Abby and I led our first team a few weeks ago. It was suppose to be a time for us to learn how to handle the logistics of having a group, but because of the Daniels’ emergency trip to the U.S. to take care of medical needs, we jumped in the water and learned to swim on our own. We could not have hand-picked a better team for our first experience!!!
It was a small group—3 from the USA, a pastor and his wife from the Ukraine, 2 Kenyan doctors, and a couple of the local guys. It is an amazing story how God brought everyone together.
Most of the ties can be traced back to the Ukraine. Dr. Joe, the lead American doctor, met Vitali and Nadia, the Ukrainians, in Ukraine doing medical missions. The two Kenyan Doctors, Steve and Mary, met Dr. Joe, Vitali, and Nadia in Ukraine while doing their medical schooling. After a few years of medical trips to the Ukraine, last year Dr. Joe decided to lead a team to Kenya. This was Dr. Joe’s second time in Kenya and he brought Donna, a nurse whose husband had gone to Ukraine, and his son, Sayle.
(The 3 doctors)
Abby and I even fit into the mix. We are the first missionaries supported by the American teams home church, although the trip was scheduled independent of the fact that they supported us (Dr. Joe didn’t even know the connection until right before they left).

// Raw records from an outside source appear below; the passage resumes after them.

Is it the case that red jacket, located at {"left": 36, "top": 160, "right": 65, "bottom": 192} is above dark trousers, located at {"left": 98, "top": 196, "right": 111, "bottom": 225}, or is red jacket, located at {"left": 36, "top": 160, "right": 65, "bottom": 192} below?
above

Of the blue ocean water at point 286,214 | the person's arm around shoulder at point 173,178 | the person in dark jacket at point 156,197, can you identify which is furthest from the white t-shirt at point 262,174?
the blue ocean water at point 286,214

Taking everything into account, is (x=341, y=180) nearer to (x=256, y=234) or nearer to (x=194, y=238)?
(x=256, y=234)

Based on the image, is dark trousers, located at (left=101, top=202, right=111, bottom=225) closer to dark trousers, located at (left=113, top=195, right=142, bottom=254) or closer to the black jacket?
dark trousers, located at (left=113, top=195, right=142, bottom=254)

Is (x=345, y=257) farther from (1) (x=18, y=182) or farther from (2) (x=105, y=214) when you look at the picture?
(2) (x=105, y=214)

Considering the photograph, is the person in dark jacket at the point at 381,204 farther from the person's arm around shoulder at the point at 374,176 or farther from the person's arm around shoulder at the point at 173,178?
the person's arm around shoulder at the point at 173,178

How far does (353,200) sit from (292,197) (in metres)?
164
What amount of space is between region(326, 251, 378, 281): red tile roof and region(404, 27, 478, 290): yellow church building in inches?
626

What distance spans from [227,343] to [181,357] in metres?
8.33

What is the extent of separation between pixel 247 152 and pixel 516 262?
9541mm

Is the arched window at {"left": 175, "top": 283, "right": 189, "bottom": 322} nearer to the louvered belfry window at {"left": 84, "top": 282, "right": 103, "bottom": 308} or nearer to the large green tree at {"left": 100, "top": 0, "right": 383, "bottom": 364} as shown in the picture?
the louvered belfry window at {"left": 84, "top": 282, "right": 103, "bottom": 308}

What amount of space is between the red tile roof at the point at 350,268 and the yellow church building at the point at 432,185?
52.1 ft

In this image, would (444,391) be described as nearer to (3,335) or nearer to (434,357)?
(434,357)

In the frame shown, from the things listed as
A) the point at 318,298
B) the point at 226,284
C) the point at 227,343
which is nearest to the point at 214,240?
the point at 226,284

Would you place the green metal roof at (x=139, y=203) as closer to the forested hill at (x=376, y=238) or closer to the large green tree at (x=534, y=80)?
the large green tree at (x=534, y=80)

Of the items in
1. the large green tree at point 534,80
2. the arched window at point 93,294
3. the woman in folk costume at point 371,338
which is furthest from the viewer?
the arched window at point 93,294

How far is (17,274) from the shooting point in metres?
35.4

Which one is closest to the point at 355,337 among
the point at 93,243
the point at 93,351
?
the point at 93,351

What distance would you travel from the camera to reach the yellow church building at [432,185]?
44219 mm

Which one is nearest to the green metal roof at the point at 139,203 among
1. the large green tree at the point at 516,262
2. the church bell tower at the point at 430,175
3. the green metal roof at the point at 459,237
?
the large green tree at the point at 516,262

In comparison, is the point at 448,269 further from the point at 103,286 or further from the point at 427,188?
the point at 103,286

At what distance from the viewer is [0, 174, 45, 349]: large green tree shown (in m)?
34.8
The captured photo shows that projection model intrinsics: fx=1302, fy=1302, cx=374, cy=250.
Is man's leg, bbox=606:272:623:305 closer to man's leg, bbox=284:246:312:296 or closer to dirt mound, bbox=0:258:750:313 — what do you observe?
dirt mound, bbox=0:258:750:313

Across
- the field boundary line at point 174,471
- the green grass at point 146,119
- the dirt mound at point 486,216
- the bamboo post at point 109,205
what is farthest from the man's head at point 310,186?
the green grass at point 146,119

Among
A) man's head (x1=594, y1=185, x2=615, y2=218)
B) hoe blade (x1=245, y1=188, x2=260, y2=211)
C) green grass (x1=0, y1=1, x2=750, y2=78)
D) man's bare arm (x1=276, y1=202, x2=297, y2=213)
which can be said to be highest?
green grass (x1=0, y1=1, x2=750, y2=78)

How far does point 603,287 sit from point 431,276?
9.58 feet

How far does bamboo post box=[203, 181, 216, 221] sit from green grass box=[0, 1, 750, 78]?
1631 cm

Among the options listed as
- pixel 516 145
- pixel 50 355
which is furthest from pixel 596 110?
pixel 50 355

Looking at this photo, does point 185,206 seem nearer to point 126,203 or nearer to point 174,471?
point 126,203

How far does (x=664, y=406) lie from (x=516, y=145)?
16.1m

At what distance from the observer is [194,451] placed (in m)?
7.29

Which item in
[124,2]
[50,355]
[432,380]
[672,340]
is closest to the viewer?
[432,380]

On a side note, Grace Baptist is a wonderful church in Grenada, Mississippi that was founded out of a spirit led desire to be true to the word of God as a Bible based congregation that holds strongly to expository, verse-by-verse preaching. They also believe strongly in church planting. These are values that we hope to reflect in our ministry here in Kenya and we are privileged to be partnering with them.
Back to the trip, we visited 3 churches in three days and held medical clinics at each location. The first day we served at a long time established, rural church in DolDol. The second day we helped a new church in the small village of Matunda. The last day we worked at a recently relocated church and nursery school in Juakali (meaning “hot sun” and it was). Here are the results:
Day 1- 134 patients and 295 prescriptions
Day 2- 198 patients and 490 prescriptions
Day 3- 273 patients and 572 prescriptions
We praise God for the people helped that these numbers represent, but I have also learned a new perspective on medical missions from the two teams we have worked with recently.
A week long medical trip is like a drop of rain in the ocean. The physical results, although more than wonderful to the people being helped, are minimal in light of the need. The true, lasting value comes from the spiritual impact. Some of the people, although helped for a day, will eventually get sick again and be faced with the same problem of poor access to good medical facilities. But the temporary relief experienced at the medical clinic is just a glimpse of the eternal relief from death we have through dependence on the Great Physician, Jesus Christ.
Nadia and Vitali and some of the local pastors did one-on-one evangelism during the clinics. We had right around 30 salvations for the trip! (I forgot to get exact numbers from the pastors at the end of 2 of the days) Beyond that there were a number of people who repented from backsliding and committed to turning back to God. Three rural congregations were also helped and encouraged. Glory be to God!